- Work order:
All entries below need to be written out exactly, but without their pictures.

* * * * *

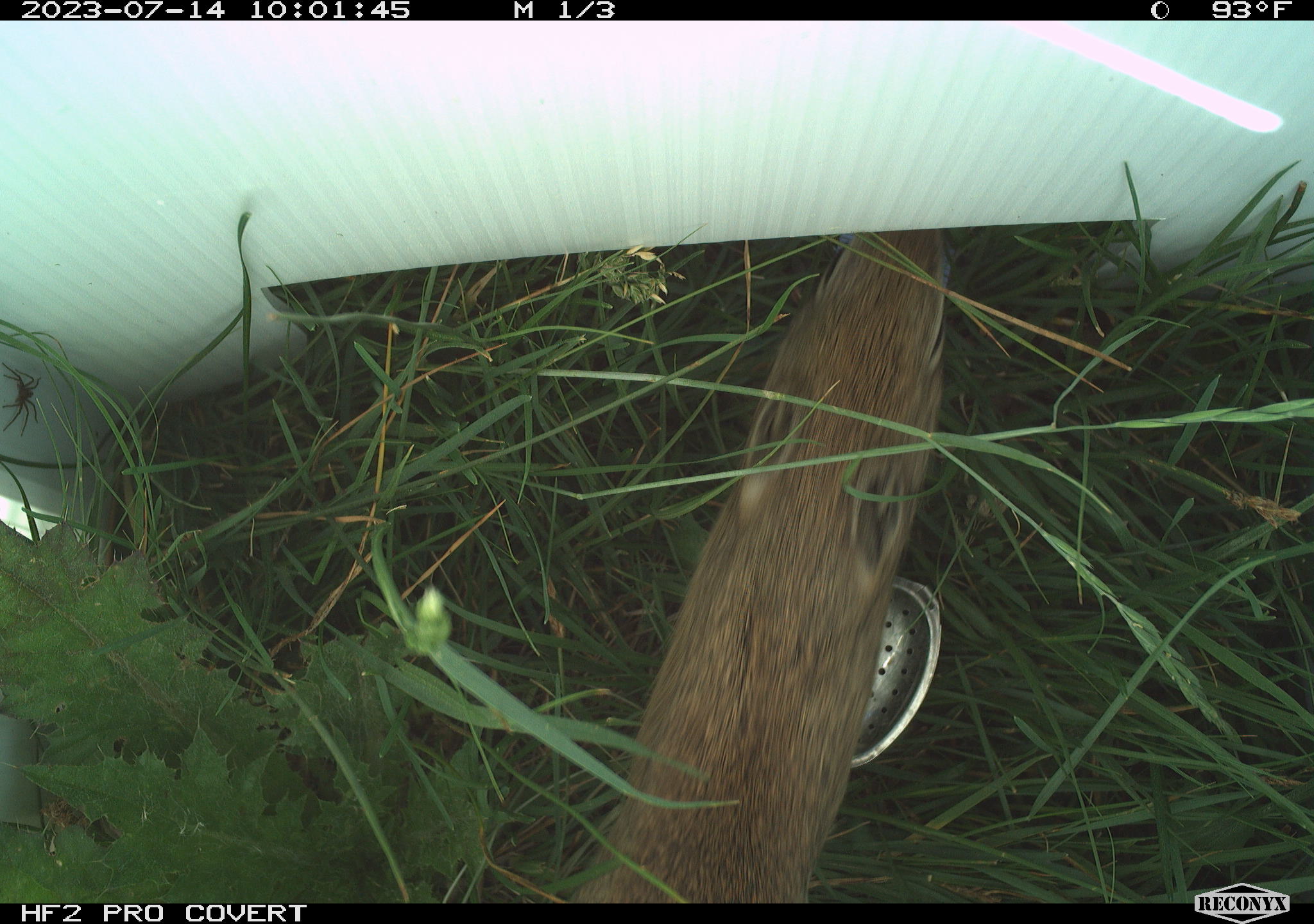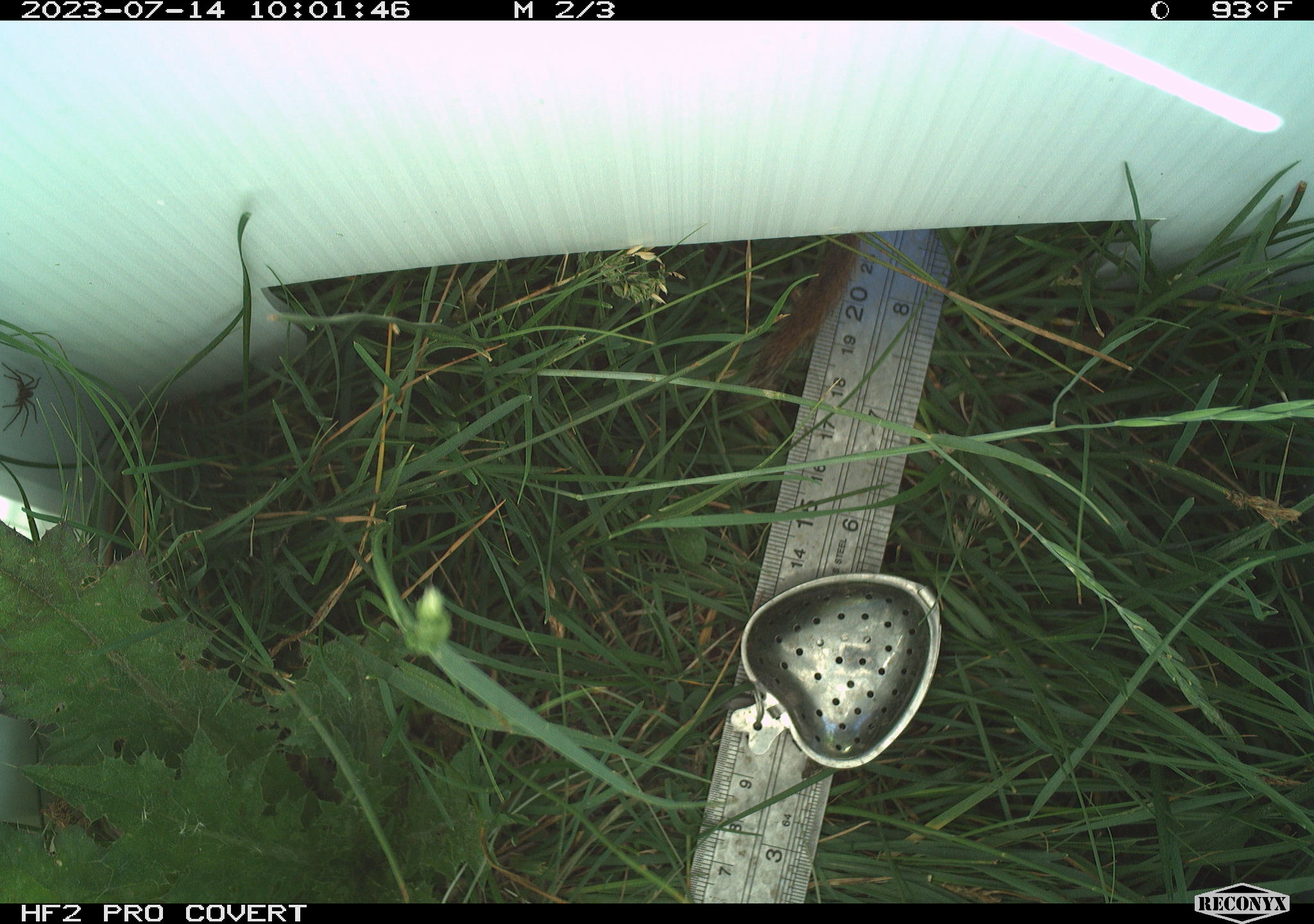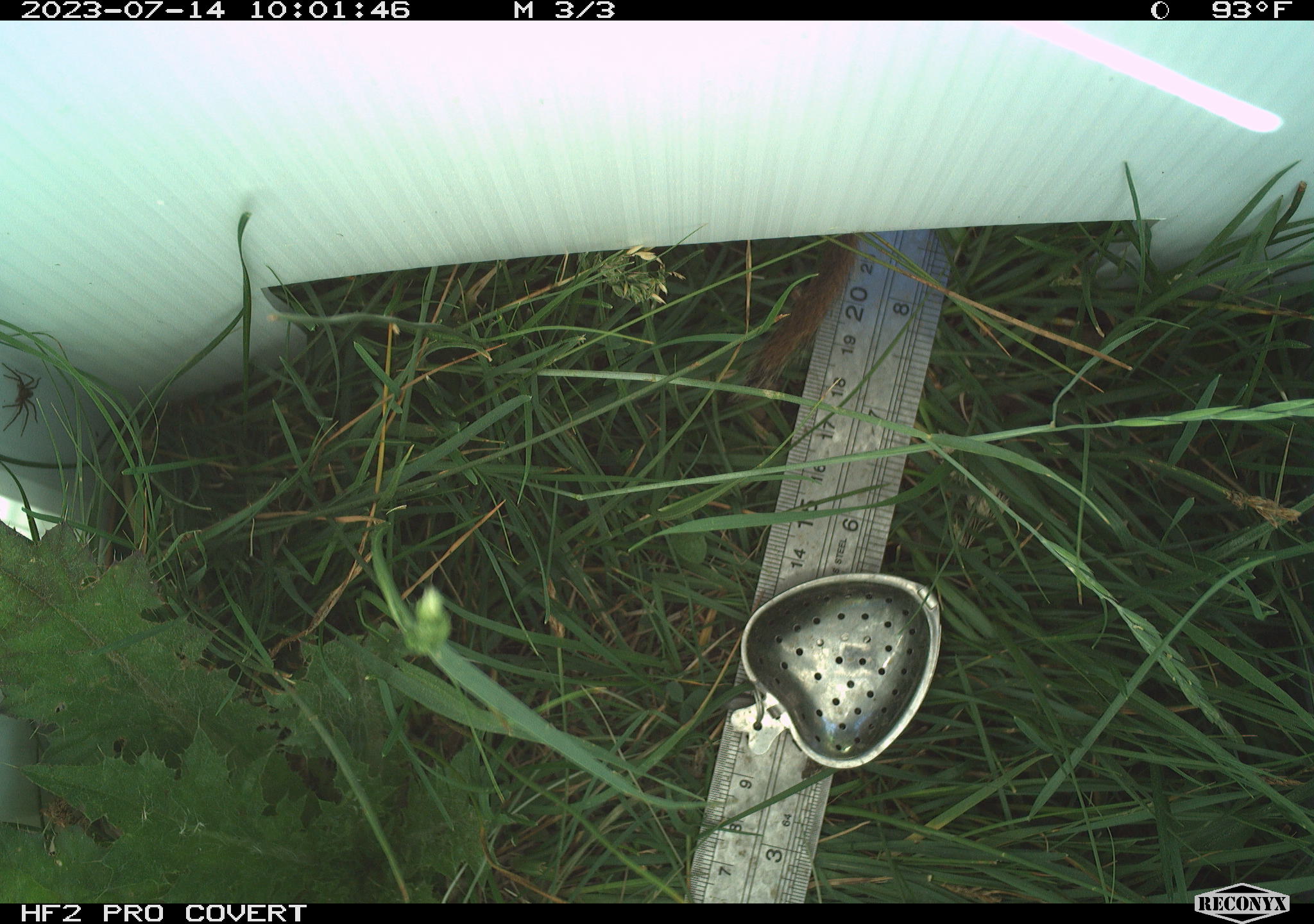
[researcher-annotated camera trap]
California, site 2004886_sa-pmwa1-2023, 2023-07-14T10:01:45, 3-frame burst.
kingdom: Animalia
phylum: Chordata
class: Mammalia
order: Rodentia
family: Sciuridae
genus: Urocitellus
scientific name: Urocitellus beldingi beldingi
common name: belding's ground squirrel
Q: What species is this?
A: Belding's ground squirrel (Urocitellus beldingi beldingi).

* * * * *

- Result of the exercise:
[researcher-annotated camera trap]
California, site 2004886_sa-pmwa1-2023, 2023-07-14T10:01:45, 3-frame burst.
kingdom: Animalia
phylum: Chordata
class: Mammalia
order: Rodentia
family: Sciuridae
genus: Urocitellus
scientific name: Urocitellus beldingi beldingi
common name: belding's ground squirrel
Q: What species is this?
A: Belding's ground squirrel (Urocitellus beldingi beldingi).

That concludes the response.